L’histoire, elle, ne change pas, il est toujours question d’intrigues amoureuses entre un Figaro, valet, prêt à épouser celle qu’il aime, son Seigneur, le comte d’Almaviva qui désire la promise du premier et une série de personnages, tous subalternes au comte, mais tous parties prenantes de la ridiculisation de ce dernier. Le texte ne change pas non plus. À de menues exceptions près, on suit la pièce à la lettre. Et globalement, il en est de même pour les décors et costumes encrant véritablement la représentation dans l’imaginaire qu’on se fait de la noblesse du XVIIIe siècle. Au final, quand on s’imagine Le mariage de Figaro, on s’imagine ce genre de proposition, un spectacle efficace, divertissant et rythmé.
Mais malheureusement, tout cela est sans surprises. Malheureusement, parce que les quelques libertés prises marchent à chaque fois : des interludes musicaux modernes et drôles, aux moments où la manière de parler est résolument contemporaine, tous ces trop rares passages de modernité, d’agréments font largement réagir la salle. On peut donc regretter le manque de prise de risque quand on observe la réussite de ces quelques essais.

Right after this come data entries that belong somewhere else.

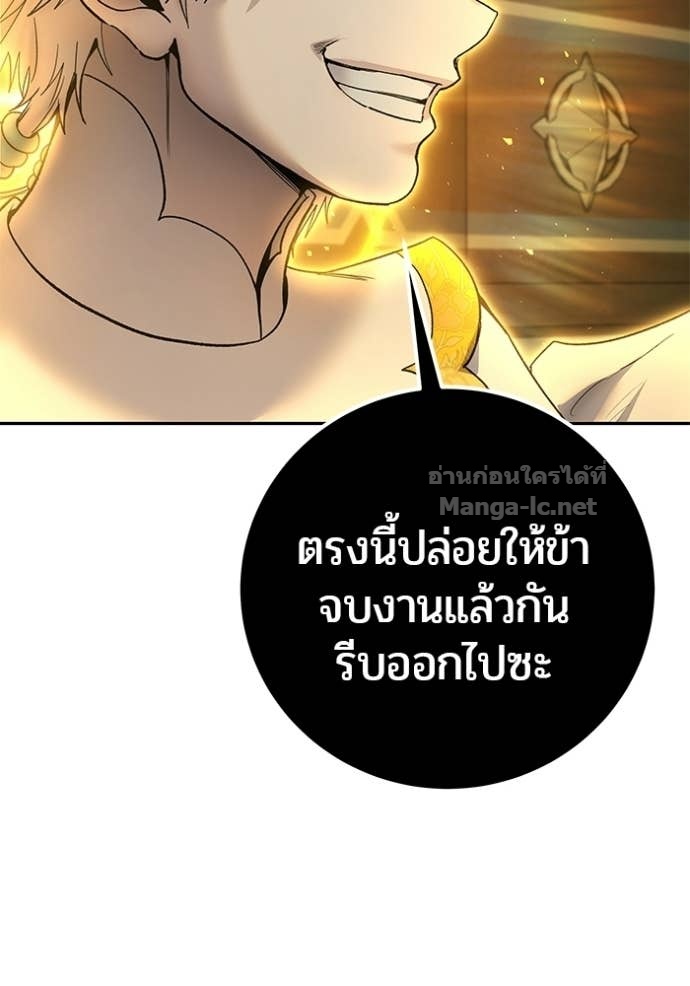 Secretly More Powerful Than the Hero แกร่งเกินผู้กล้า แต่ซ่าไม่ได้ ตอนที่ 87 page 11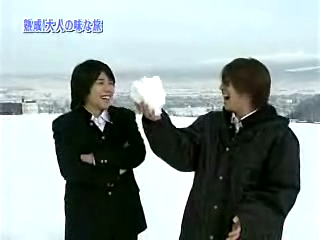 41 AraWaza (20050115).mpg_20250901_220058.236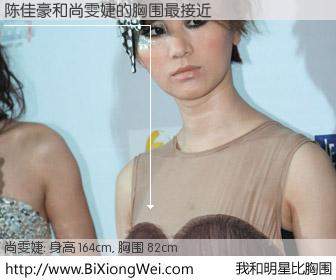 #我和明星比胸围# 身高 164cm，胸围 82cm，不用多说，陈佳豪与内地歌星尚雯婕的胸围最接近！有图有真相：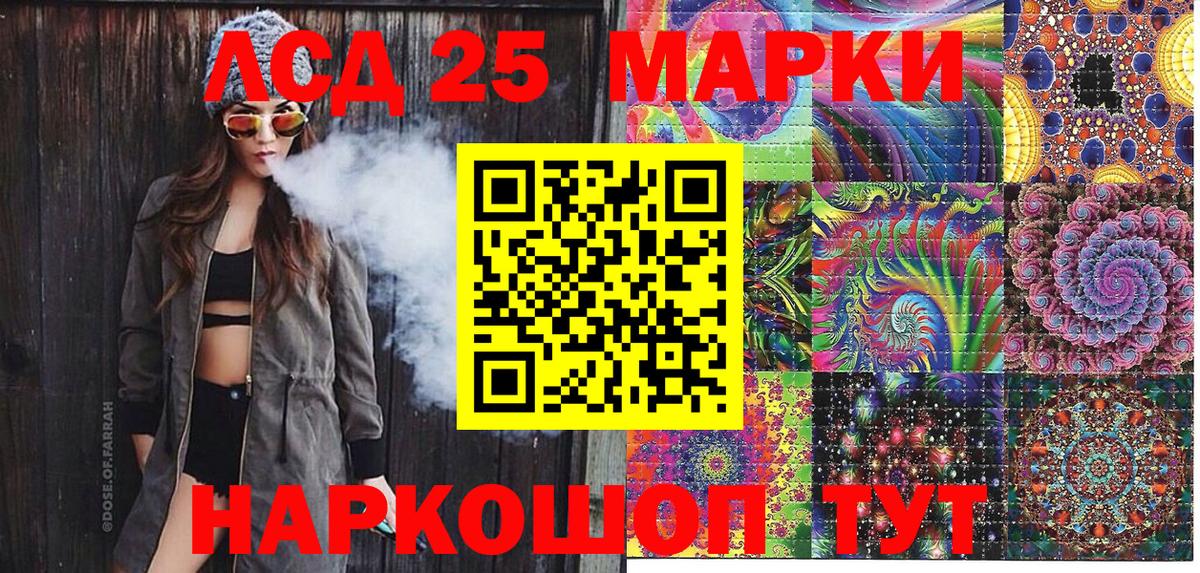 Карабулак  Марки NBOMe 1,5мг  Вход с VPN  Марки NBOMe 1,5мг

Mais il y a plus frustrant encore. Une comédie passe aussi par les mots. Or, les mots changent. Ainsi, une même vanne n’utilisera pas le même vocabulaire suivant les époques. Il en va de l’efficacité de la blague d’accorder son mode, son niveau de langue avec son public. Et la langue française ayant pas mal bougé en 250 ans, c’est le principe d’une langue vivante, on peut très bien s’imaginer que certains mots qui faisaient rire à l’époque tombent complètement à l’eau aujourd’hui. Pire, une tirade censée être drôle mais affaiblie par un vocabulaire dépassé fait d’autant plus ressortir le caractère désuet de la représentation. Rien ne parait tout à fait naturel, comme forcé, comme joué finalement, creusant un fossé entre la pièce et son spectateur.